Confezioni disponibili:
^ 1 siringa preriempita
^ 2 siringhe preriempite
^ Confezione multipla contenente 6 (3 confezioni da 2) siringhe preriempite
^ 1 penna preriempita
^ 2 penne preriempite
^ Confezione multipla contenente 6 (3 confezioni da 2) penne preriempite
È possibile che non tutte le confezioni siano commercializzate.
6.6 precauzioni particolari per lo smaltimento e la manipolazione
La siringa preriempita/penna preriempita deve essere ispezionata prima dell’uso. La soluzione non deve essere utilizzata se è torbida o ha cambiato colore o se contiene particelle o se qualsiasi parte del dispositivo presenta segni di danneggiamento.
Dopo aver estratto la siringa preriempita/penna preriempita dal frigorifero, è necessario farle raggiungere la temperatura ambiente (<25°C) prima di iniettare Kevzara.
Sono disponibili istruzioni complete per la somministrazione di Kevzara in siringa preriempita/penna preriempita nel foglio illustrativo della confezione.
Documento reso disponibile da AIFA il 15/12/2021 21
Il medicinale non utilizzato e i rifiuti derivati da tale medicinale devono essere smaltiti in conformità alla normativa locale vigente. Dopo l’uso collocare la siringa/penna preriempita in un contenitore resistente alle perforazioni e smaltirla come richiesto dalle normative locali. Non riciclare il contenitore. Tenere il contenitore fuori dalla vista e dalla portata dei bambini.
7. titolare dell’autorizzazione all’immissione in commercio
sanofi-aventis groupe
54, rue La Boétie
75008 Paris
Francia
8. numeri delle autorizzazioni all’immissione in commercio
EU/1/17/1196/001
EU/1/17/1196/002
EU/1/17/1196/003
EU/1/17/1196/004
EU/1/17/1196/005
EU/1/17/1196/006
EU/1/17/1196/007
EU/1/17/1196/008
EU/1/17/1196/009
EU/1/17/1196/010
EU/1/17/1196/011
EU/1/17/1196/012
9. data della prima autorizzazione/del rinnovo dell’autorizzazione
Data della prima autorizzazione: 23 giugno 2017
10. DATA DI REVISIONE DEL TESTO
Informazioni più dettagliate su questo medicinale sono disponibili sul sito web dell’Agenzia europea dei medicinali.
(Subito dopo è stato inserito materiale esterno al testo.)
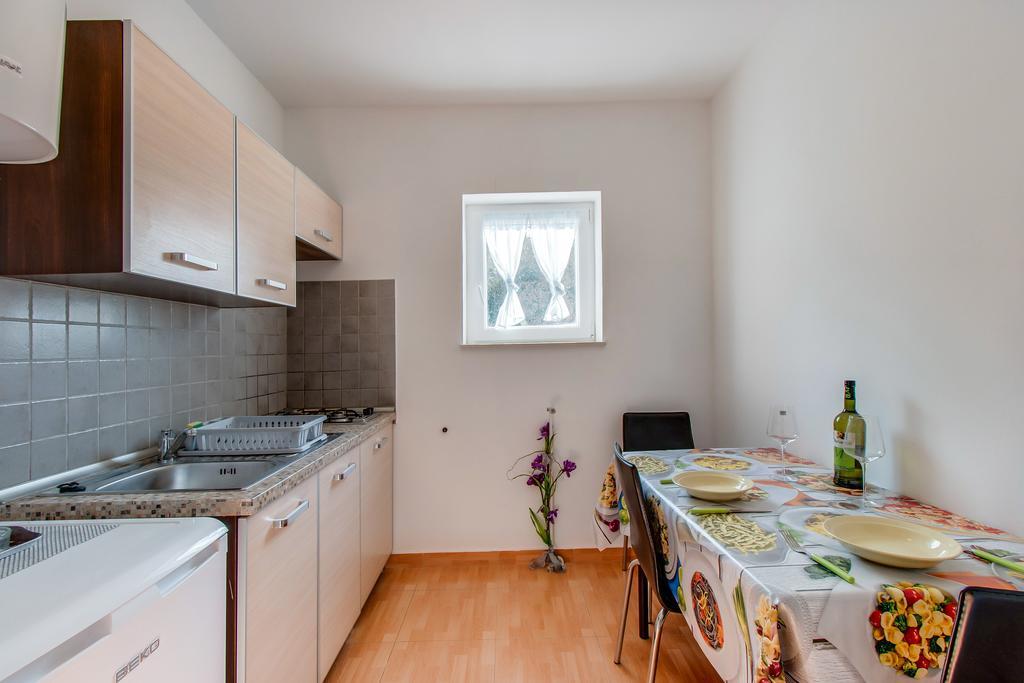 Apartment Senka Mali Lošinj Extérieur photo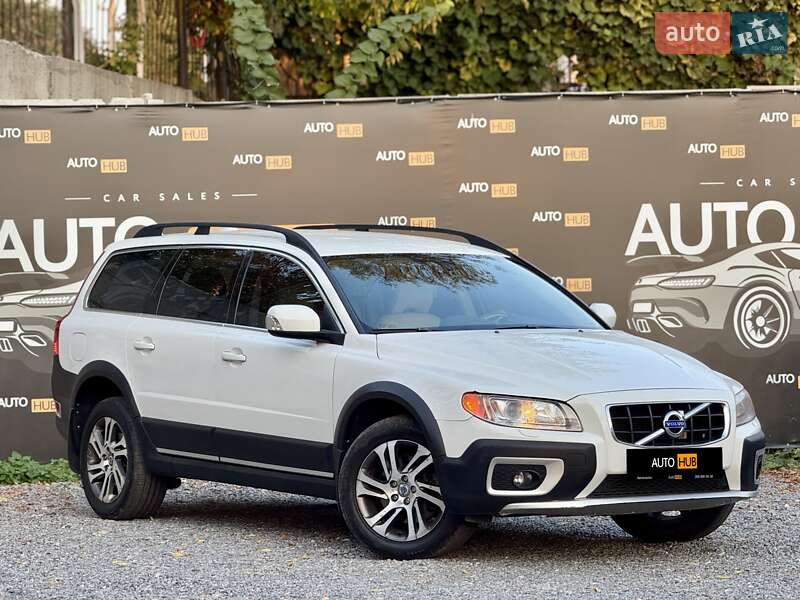 Универсал Volvo XC70 2011 в Харькове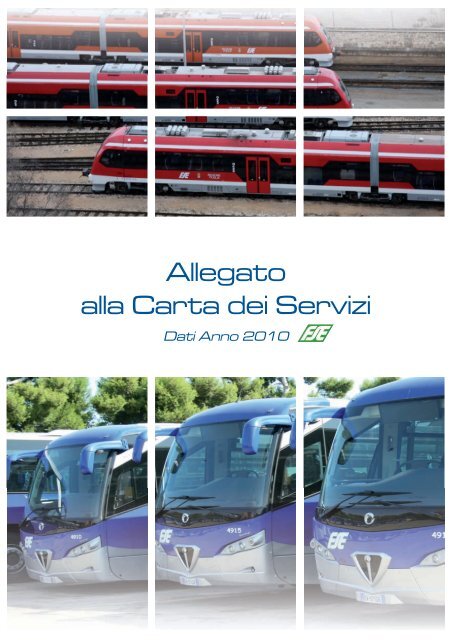Allegato alla Carta dei Servizi - MobilitÃ  Regione Puglia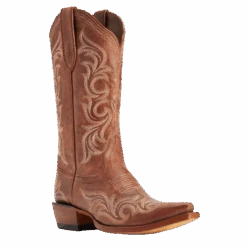 Ariat® Ladies Hazen Snip Toe Whiskey Barrel Western Boots 10042382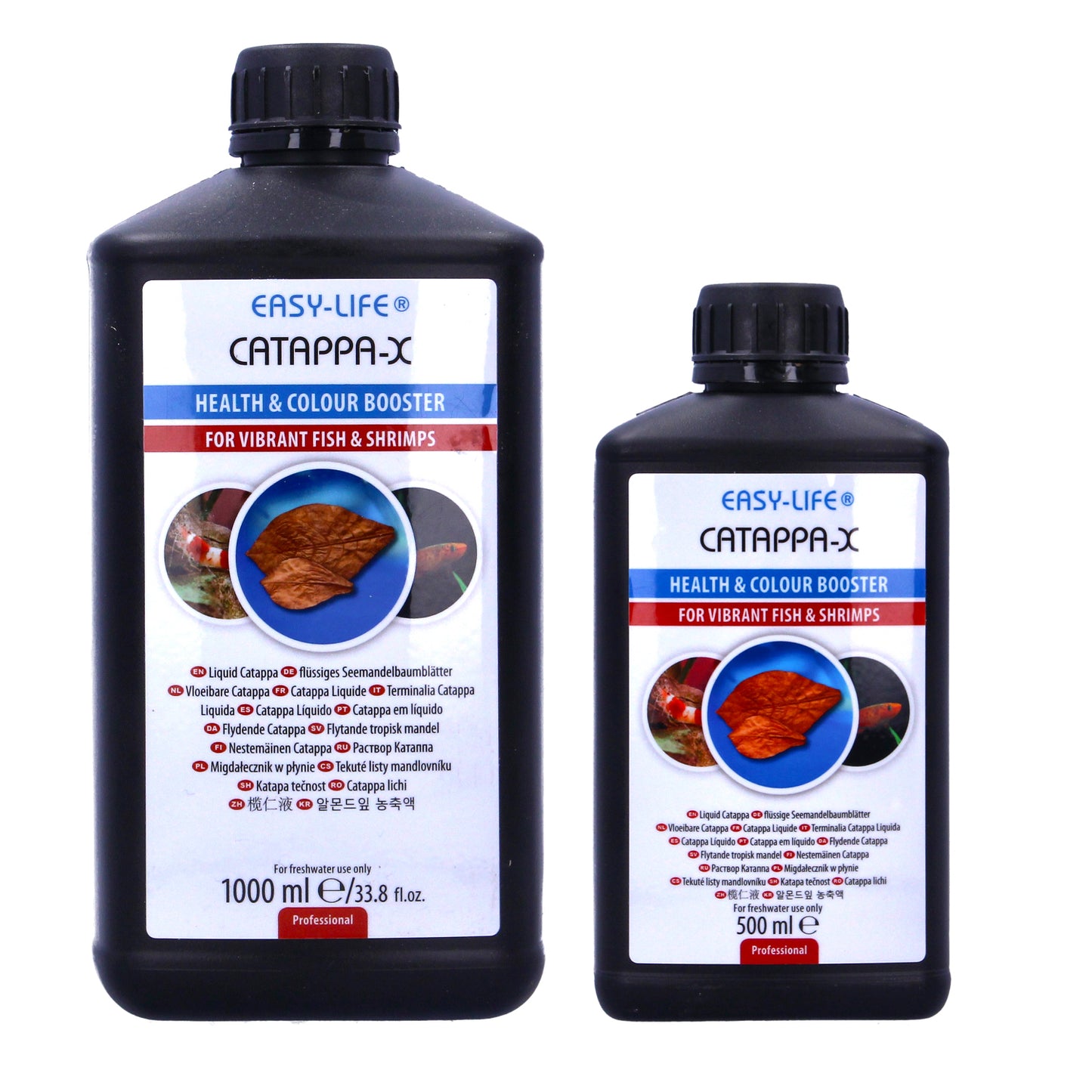 Easy-Life Catappa-X 500ml / 1L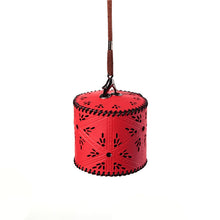 Load image into Gallery viewer, Leather Freshener Car Pendant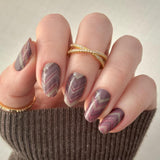 Tight Knit Nail Wraps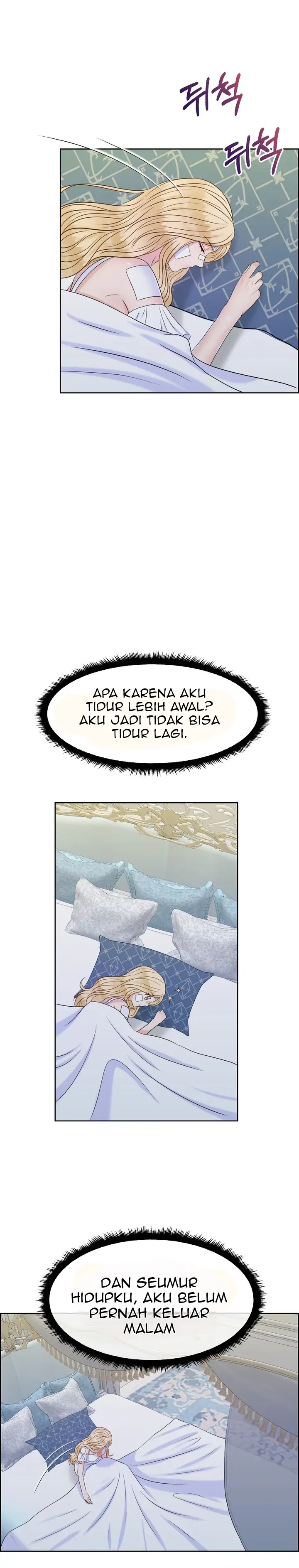 How to tame my beastly husband Chapter 9 page 29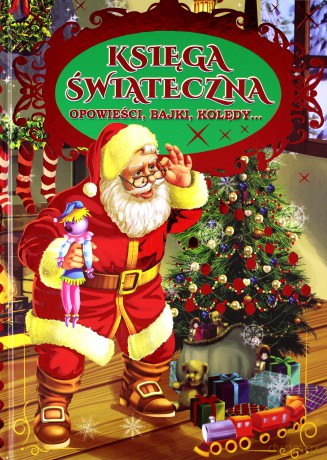 Księga świąteczna [KSIĄŻKA]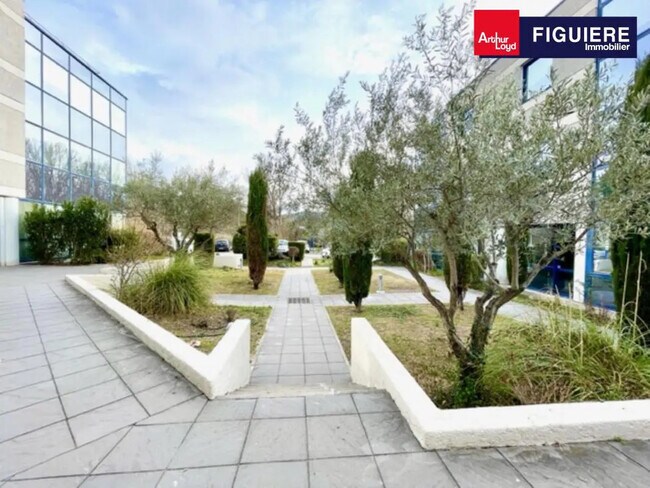 Plus de détails pour 1 Rue Mahatma Gandhi, Aix-en-Provence - Bureau à louer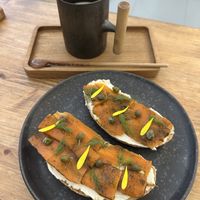   at Herbivore Plant Based & Fermented Food in Reus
Documento reso disponibile da AIFA il 15/12/2021 22
ALLEGATO II
A. PRODUTTORE DEL PRINCIPIO ATTIVO BIOLOGICO E PRODUTTORI RESPONSABILI DEL RILASCIO DEI LOTTI
B. CONDIZIONI O LIMITAZIONI DI FORNITURA E UTILIZZO
C. ALTRE CONDIZIONI E REQUISITI
DELL’AUTORIZZAZIONE ALL’IMMISSIONE IN COMMERCIO
Documento reso disponibile da AIFA il 15/12/2021 23
Nome e indirizzo del produttore del principio attivo biologico Regeneron Pharmaceuticals Inc.
81 Columbia Turnpike
Rensselaer
12144
Stati Uniti
Nome e indirizzo dei produttori responsabili del rilascio dei lotti
Sanofi Winthrop Industrie
Boulevard Industriel, Zone Industrielle,
Le Trait, 76580,
Francia
Sanofi-Aventis Deutschland GmbH
Brueningstrasse 50
Industriepark Hochst
65926 Frankfurt am Main
Germania
Genzyme Ireland Ltd.
IDA Industrial Park
Old Kilmeaden Road
Waterford
Irlanda
Il foglio illustrativo del medicinale deve riportare il nome e l’indirizzo del produttore responsabile del rilascio dei lotti in questione.